**STATED TASK:** Write out the listing below word for word, from the first line to the last, leaving out the pictures.

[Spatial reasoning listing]
* * * * * * *

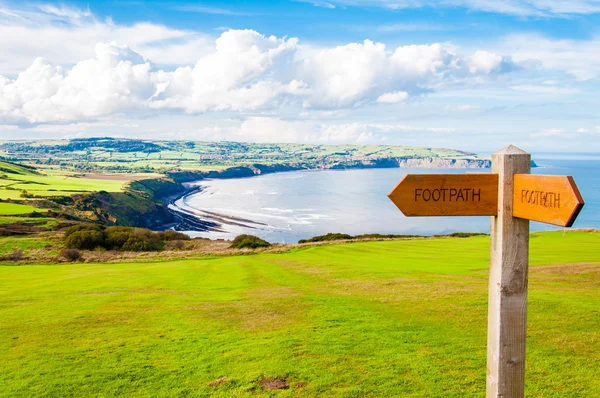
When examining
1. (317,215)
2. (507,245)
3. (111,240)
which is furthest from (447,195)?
(317,215)

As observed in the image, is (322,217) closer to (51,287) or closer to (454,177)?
(51,287)

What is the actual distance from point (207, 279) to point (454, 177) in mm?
17698

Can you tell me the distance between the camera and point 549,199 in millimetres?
4191

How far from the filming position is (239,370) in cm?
880

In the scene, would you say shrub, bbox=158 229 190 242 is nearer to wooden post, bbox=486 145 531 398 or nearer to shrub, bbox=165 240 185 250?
shrub, bbox=165 240 185 250

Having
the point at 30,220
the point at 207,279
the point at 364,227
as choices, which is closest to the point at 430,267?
the point at 207,279

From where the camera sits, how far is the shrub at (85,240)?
1684 inches

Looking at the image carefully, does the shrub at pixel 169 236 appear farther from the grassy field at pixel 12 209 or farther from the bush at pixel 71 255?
the grassy field at pixel 12 209

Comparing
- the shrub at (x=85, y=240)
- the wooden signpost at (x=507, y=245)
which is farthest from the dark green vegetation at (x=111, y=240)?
the wooden signpost at (x=507, y=245)

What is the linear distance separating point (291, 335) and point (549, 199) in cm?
782

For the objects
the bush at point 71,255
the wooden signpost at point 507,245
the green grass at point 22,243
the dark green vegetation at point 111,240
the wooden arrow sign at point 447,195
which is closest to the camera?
the wooden signpost at point 507,245

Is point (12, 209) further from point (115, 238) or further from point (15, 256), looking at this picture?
point (15, 256)

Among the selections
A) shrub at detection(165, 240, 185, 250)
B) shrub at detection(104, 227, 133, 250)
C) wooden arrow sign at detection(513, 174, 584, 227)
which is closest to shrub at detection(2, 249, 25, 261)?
shrub at detection(104, 227, 133, 250)

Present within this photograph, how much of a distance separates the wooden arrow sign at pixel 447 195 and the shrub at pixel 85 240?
4338 cm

* * * * * * *

**EXERCISE OUTPUT:**
When examining
1. (317,215)
2. (507,245)
3. (111,240)
which is furthest from (447,195)?
(317,215)

As observed in the image, is (322,217) closer to (51,287) or closer to (454,177)?
(51,287)

What is the actual distance from point (207, 279) to point (454, 177) in mm?
17698

Can you tell me the distance between the camera and point 549,199 in millimetres?
4191

How far from the filming position is (239,370) in cm?
880

In the scene, would you say shrub, bbox=158 229 190 242 is nearer to wooden post, bbox=486 145 531 398 or nearer to shrub, bbox=165 240 185 250?
shrub, bbox=165 240 185 250

Having
the point at 30,220
the point at 207,279
the point at 364,227
as choices, which is closest to the point at 430,267?
the point at 207,279

From where the camera sits, how far is the shrub at (85,240)?
1684 inches

Looking at the image carefully, does the shrub at pixel 169 236 appear farther from the grassy field at pixel 12 209 or farther from the bush at pixel 71 255?
the grassy field at pixel 12 209

Comparing
- the shrub at (x=85, y=240)
- the wooden signpost at (x=507, y=245)
which is farthest from the dark green vegetation at (x=111, y=240)?
the wooden signpost at (x=507, y=245)

What is the linear distance separating point (291, 335) and point (549, 199) in cm?
782

For the objects
the bush at point 71,255
the wooden signpost at point 507,245
the green grass at point 22,243
the dark green vegetation at point 111,240
the wooden arrow sign at point 447,195
which is closest to the camera?
the wooden signpost at point 507,245

Is point (12, 209) further from point (115, 238) or further from point (15, 256), looking at this picture?
point (15, 256)

Among the selections
A) shrub at detection(165, 240, 185, 250)
B) shrub at detection(104, 227, 133, 250)
C) wooden arrow sign at detection(513, 174, 584, 227)
which is closest to shrub at detection(2, 249, 25, 261)?
shrub at detection(104, 227, 133, 250)

Present within this photograph, how much of a distance separates the wooden arrow sign at pixel 447 195 and the shrub at pixel 85 240?
4338 cm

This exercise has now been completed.